*** Opening Record set ***

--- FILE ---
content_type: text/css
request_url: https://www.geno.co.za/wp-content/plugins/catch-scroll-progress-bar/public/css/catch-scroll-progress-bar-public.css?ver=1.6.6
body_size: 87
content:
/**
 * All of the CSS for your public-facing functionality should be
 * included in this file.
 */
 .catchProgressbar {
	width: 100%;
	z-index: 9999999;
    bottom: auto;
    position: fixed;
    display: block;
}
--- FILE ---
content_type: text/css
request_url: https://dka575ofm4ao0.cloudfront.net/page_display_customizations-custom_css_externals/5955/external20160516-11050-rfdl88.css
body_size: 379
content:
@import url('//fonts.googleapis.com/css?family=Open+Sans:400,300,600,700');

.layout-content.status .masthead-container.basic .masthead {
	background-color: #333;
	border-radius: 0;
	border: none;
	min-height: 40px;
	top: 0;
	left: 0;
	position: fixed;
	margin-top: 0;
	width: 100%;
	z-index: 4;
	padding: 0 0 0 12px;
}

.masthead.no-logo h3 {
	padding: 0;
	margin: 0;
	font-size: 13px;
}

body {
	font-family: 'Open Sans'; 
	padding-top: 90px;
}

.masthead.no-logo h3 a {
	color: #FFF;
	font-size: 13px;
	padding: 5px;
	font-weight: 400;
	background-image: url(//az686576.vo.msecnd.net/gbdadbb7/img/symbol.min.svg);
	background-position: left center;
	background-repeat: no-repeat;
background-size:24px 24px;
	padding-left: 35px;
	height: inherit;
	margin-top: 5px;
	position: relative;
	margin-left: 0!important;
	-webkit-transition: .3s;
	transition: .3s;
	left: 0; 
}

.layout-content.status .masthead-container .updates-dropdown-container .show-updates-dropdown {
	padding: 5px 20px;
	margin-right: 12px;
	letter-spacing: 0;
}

*** Closing Record set ***

Problem to solve -
Filter the lines above, keeping and copying those that contain "margin".

Final answer -
	margin-top: 0;
	margin: 0;
	margin-top: 5px;
	margin-left: 0!important;
	margin-right: 12px;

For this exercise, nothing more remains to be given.